=== TASK INSTRUCTIONS ===
• a. According to the report on medical officer placements in Sabah, how many of the medical officers posted to Sabah for the June intake reported for duty?
• b. Using the report on medical officer placements in Sabah, explain how the Deputy Health Minister arrived at the expectation that 280 people will accept placements in Sabah this year.
• c. Continue the report on medical officer placements in Sabah from the point at which it stops.

═════ SOURCE PASSAGE ═════

KUALA LUMPUR, July 10 — Deputy Health Minister Hanifah Hajar Taib has forecast a whopping 50 per cent no-show rate among medical officers offered permanent positions in Sabah this year.
Hanifah told a Dewan Rakyat Special Chamber session yesterday that for last month’s intake with a June 29 reporting date, 39 medical officers were posted to Sabah, but only 20 reported for duty whereas 19 rejected their offers for permanent positions.
Under the first phase of a nationwide exercise for permanent appointments of 4,500 medical officers this year, 328 in total were offered permanent positions in the June intake. Hanifah didn’t specify the nationwide no-show rate, aside from Sabah.
Under the second phase with October scheduled for reporting for duty, another 4,172 medical officers will be offered permanent positions.
“As a whole, this year, 560 officers will be offered permanent positions and posted to Sabah. Assuming that the acceptance rate is 50 per cent, it is expected that 280 people will accept placements in Sabah,” Hanifah told Kinabatangan MP Mohd Kurniawan Naim Moktar.
“This will help plug the gap of 256 officers like what I mentioned just now.”
The deputy health minister said Sabah currently has 2,803 medical officer positions, of which 1,863 (66.5 per cent) are filled, 366 (13.1 per cent) are on study leave, and 570 (20.3 per cent) are vacant.

═════ SOURCE DATA ═════

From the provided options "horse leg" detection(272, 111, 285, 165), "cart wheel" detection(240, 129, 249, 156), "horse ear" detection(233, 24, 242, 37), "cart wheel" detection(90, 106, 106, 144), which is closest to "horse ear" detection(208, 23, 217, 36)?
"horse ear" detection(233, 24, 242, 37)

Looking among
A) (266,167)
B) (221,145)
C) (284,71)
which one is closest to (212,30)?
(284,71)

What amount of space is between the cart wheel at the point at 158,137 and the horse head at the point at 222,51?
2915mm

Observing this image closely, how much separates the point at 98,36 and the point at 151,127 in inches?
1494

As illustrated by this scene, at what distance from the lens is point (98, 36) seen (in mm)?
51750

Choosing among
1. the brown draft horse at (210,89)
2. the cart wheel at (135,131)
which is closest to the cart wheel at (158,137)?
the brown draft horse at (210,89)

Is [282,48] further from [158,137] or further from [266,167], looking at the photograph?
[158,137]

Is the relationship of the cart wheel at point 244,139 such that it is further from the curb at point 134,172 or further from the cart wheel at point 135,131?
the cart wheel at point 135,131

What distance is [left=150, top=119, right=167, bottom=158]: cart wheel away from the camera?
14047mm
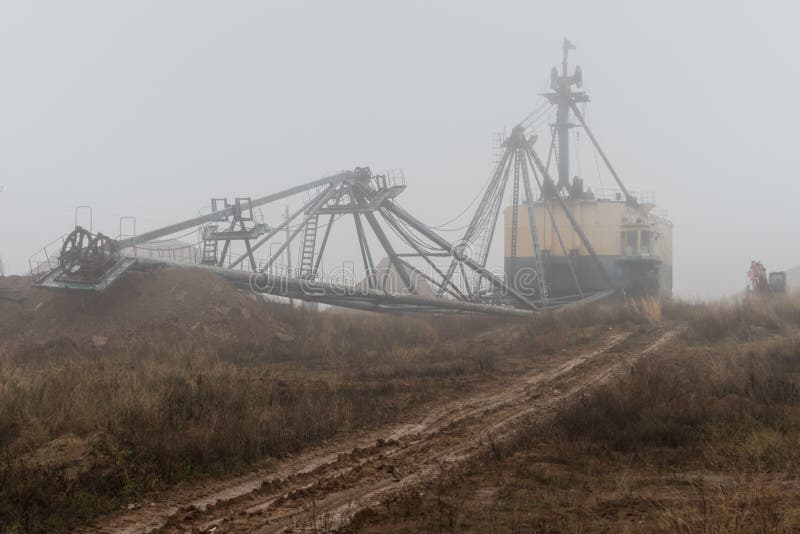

═════

=== SOLVED PROBLEMS ===
• a. Twenty of the 39 medical officers posted to Sabah reported for duty.

• b. In total, 560 officers will be offered permanent positions and posted to Sabah this year. Assuming an acceptance rate of 50 per cent, the minister expects half of them, or 280 people, to accept.

• c.
“A total of 680 contract doctors were deployed to Sabah, but it’s still insufficient because there is a need for 256 medical officers.”
She added that from last June 22, contract medical officers who reported for duty in a new placement were eligible to claim for transfers, including food, accommodation, travel, and cargo transport.
Hanifah also said housemen, medical officers, and specialist doctors posted to Sabah were eligible to receive the Regional Incentive Allowance (BIW) at RM830 to RM1,300 a month.

Hanifah’s projection of a 50 per cent no-show rate among medical officers offered permanent positions in Sabah this year – after this occurred in the June intake – marks a 10-point increase from 40 per cent of medical officers nationwide who didn’t report for duty for permanent posts in 2025.
Health Minister Dzulkefly Ahmad told the Dewan Negara last March that the highest attrition rate occurred when doctors transitioned from contract to permanent positions.
The 40 per cent nationwide no-show rate last year was close to the 43 per cent seen in Sarawak.
This means that if this year’s nationwide no-show rate is similar to the 49 per cent recorded in Sabah in June, only half or some 2,250 medical officers may end up reporting for duty out of 4,500 offers.
In 2023, medical officers’ no-show rate for permanent positions nationwide was reported at 20 per cent, an 18-point jump from 2 per cent in 2022. Data for 2024 isn’t publicly available.
In other words, the percentage of no-shows spiked from 2 per cent in 2022 to a forecast 50 per cent in 2026.
The reasons for such a significant and continuous increase of doctors not reporting for duty for permanent positions – which occurred under the Madani government under Health Minister Dr Zaliha Mustafa and her successor, Dzulkefly – were not immediately clear.
Dzulkefly recently announced the end of the “contract doctors’ era” by 2028, saying the MOH aimed to offer permanent positions to all housemen upon completion of their training in two years’ time.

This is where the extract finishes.